EXERCISE BRIEF:
In the letter headed "Homophobic single father," how did the writer find out about her son's HIV status?

READING TEXT:
Homophobic single father Jan 17, 2007
My 35 year old son is a single father with sole custody of his teenage son. 2 years ago after being hosp. for PCP he learned he was pos for HIV and had to move back home with his son from an urban area to our small rural town. His employer went bankrupt and he lost his health insurance. He planned to make no disclosure but his doctor's office inadvertently told me, his mom, of his HIV status during a phone call soliciting payment of their bill. He has told no one for 2 years, including his son; sends me to the pharmacy to get his HIV meds because he's afraid he'll be recognized and word will leak back to his son; is about out of money to self-pay for meds; has no local doctor and isn't getting scheduled blood tests and doctor visits; won't go to the excellent AIDS clinic we have in our town because someone will recognize him and "word will get out" that he's poz or his son will be negatively affected by it; the stress in our home is becoming unbearable because there is a huge elephant in the room we can't talk about. I respect his desire to keep his health condition confidential; however, he really needs medical and emotional counseling because this is too great a burden to carry all by himself, especially since he's homophobic. Dr. Bob, I've been reading your column for my emotional salvation and has helped by making me realize there's as much mental fatigue to this illness as there is physical. I don't want my grandson to hate me someday for knowing and not telling him but I so respect my son's need for secrecy. I find myself adding to my son's anxiety without meaning to do so by nit-picking because I can't even see a counselor myself without disclosing what my son asked me to keep quiet and I think I'm unconsciously punishing him for being poz and that's flat-out ridiculous since I love him greatly. Dr. Bob, I love your outlook on life and AIDS and your saucy responses have gotten me through a few dark moments. Any helpful ideas on how I can decrease tension in our home and make things better for my son and his?

GIVEN DATA:
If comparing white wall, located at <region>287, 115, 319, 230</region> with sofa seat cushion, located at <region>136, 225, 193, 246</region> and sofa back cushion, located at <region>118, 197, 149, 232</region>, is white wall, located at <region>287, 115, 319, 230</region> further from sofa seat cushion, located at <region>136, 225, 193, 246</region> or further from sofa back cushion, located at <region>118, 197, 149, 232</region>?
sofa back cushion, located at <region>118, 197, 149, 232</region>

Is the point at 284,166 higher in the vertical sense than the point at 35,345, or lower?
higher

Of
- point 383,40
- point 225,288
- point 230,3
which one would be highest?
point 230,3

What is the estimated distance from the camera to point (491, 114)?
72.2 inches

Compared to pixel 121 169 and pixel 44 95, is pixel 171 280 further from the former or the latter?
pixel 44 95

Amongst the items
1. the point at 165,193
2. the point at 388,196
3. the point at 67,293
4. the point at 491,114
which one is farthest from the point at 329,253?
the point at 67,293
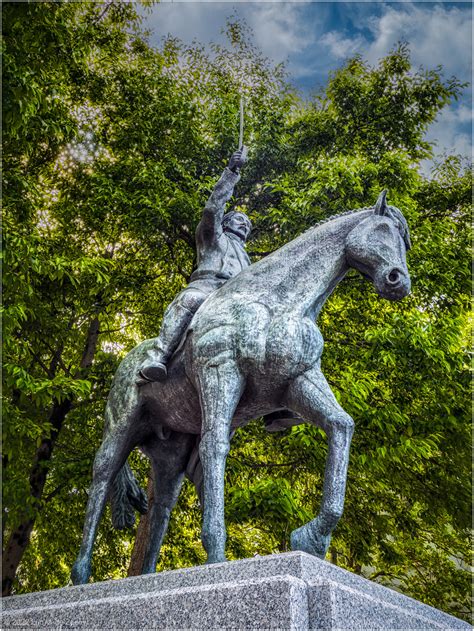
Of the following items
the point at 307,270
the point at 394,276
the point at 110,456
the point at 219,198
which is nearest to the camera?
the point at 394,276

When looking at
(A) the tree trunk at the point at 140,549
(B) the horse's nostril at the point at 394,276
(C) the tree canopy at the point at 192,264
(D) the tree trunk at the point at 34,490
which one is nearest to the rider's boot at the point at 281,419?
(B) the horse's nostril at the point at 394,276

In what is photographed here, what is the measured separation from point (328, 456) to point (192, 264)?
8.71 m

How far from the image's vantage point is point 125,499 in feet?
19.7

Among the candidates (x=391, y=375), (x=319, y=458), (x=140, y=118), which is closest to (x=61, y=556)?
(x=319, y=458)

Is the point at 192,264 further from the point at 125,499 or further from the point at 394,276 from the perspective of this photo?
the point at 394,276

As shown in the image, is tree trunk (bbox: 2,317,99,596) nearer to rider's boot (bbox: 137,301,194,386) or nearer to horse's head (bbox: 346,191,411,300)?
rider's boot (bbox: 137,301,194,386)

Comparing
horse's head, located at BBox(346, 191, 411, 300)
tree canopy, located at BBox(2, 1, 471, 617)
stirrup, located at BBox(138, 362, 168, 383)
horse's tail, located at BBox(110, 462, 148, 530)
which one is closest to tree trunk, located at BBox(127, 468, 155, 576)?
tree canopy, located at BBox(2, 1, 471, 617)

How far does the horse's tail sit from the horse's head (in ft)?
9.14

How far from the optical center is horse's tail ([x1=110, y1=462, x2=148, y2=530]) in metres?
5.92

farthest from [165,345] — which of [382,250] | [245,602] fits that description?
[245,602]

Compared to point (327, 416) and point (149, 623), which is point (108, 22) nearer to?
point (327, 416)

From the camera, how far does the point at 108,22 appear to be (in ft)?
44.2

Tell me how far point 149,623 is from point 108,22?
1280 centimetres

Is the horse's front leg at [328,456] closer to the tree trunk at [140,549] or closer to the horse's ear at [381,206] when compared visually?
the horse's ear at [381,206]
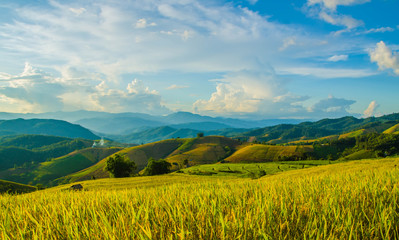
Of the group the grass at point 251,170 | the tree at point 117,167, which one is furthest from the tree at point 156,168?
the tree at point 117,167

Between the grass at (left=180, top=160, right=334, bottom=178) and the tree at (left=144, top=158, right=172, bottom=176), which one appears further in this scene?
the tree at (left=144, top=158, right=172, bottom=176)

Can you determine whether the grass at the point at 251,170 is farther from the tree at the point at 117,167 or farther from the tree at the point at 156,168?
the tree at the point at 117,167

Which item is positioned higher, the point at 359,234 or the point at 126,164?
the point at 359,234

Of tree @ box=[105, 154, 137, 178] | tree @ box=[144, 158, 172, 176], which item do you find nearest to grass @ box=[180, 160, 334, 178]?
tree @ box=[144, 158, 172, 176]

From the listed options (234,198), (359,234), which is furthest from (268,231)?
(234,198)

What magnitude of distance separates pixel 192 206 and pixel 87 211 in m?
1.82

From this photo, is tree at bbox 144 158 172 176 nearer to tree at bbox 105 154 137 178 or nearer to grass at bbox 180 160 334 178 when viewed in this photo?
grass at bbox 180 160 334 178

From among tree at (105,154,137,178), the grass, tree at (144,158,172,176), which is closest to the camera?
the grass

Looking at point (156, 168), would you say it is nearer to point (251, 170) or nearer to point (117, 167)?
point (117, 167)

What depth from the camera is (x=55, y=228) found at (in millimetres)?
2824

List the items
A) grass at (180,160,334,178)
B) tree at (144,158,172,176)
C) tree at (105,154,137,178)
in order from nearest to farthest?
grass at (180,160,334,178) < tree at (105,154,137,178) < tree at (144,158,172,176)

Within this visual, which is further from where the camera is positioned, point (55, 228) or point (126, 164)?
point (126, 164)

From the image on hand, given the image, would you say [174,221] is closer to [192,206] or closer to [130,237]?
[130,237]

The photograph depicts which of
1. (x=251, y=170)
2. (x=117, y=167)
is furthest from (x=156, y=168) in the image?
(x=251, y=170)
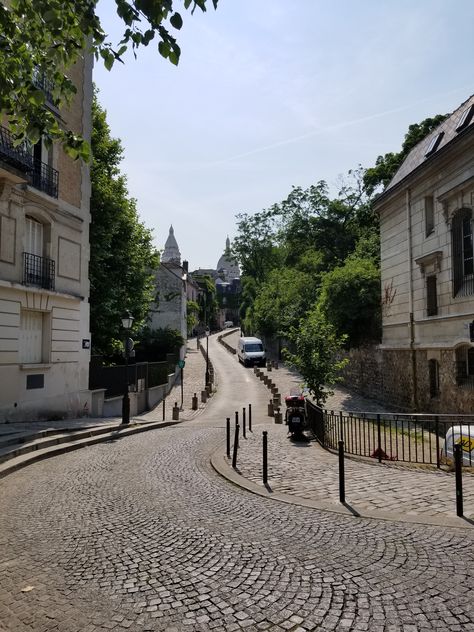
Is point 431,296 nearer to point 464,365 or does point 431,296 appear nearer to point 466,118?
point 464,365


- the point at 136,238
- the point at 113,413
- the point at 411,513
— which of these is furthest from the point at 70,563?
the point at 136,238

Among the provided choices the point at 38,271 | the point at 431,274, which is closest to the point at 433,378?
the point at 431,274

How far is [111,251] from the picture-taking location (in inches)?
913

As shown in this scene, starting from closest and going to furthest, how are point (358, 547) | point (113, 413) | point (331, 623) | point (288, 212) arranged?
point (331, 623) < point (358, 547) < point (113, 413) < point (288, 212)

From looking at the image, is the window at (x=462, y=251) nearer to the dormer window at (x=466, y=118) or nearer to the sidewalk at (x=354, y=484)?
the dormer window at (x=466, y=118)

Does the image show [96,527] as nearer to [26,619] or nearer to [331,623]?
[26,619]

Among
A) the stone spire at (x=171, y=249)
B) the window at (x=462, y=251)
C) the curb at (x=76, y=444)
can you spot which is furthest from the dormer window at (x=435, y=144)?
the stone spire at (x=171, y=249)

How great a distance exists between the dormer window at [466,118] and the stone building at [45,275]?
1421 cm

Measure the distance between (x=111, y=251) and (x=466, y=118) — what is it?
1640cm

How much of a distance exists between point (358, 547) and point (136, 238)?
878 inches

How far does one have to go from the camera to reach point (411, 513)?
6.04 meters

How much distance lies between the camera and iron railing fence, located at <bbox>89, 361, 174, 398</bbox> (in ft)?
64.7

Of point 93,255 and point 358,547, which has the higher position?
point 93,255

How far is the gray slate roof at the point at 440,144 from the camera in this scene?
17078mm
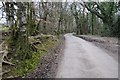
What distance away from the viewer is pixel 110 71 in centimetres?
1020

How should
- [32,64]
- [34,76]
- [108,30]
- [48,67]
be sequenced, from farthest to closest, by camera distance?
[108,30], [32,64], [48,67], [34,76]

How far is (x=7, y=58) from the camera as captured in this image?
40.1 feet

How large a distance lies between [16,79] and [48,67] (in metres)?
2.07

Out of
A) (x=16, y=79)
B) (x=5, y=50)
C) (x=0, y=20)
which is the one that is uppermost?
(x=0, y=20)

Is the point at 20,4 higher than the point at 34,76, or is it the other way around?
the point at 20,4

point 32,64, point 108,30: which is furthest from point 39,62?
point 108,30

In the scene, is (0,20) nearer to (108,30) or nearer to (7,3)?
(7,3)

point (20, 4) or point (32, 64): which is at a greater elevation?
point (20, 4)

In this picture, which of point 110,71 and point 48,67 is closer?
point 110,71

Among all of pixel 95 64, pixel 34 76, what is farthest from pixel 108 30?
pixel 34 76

YOUR RESPONSE:
His doctor's office told her by accident during a phone call asking for payment of their bill.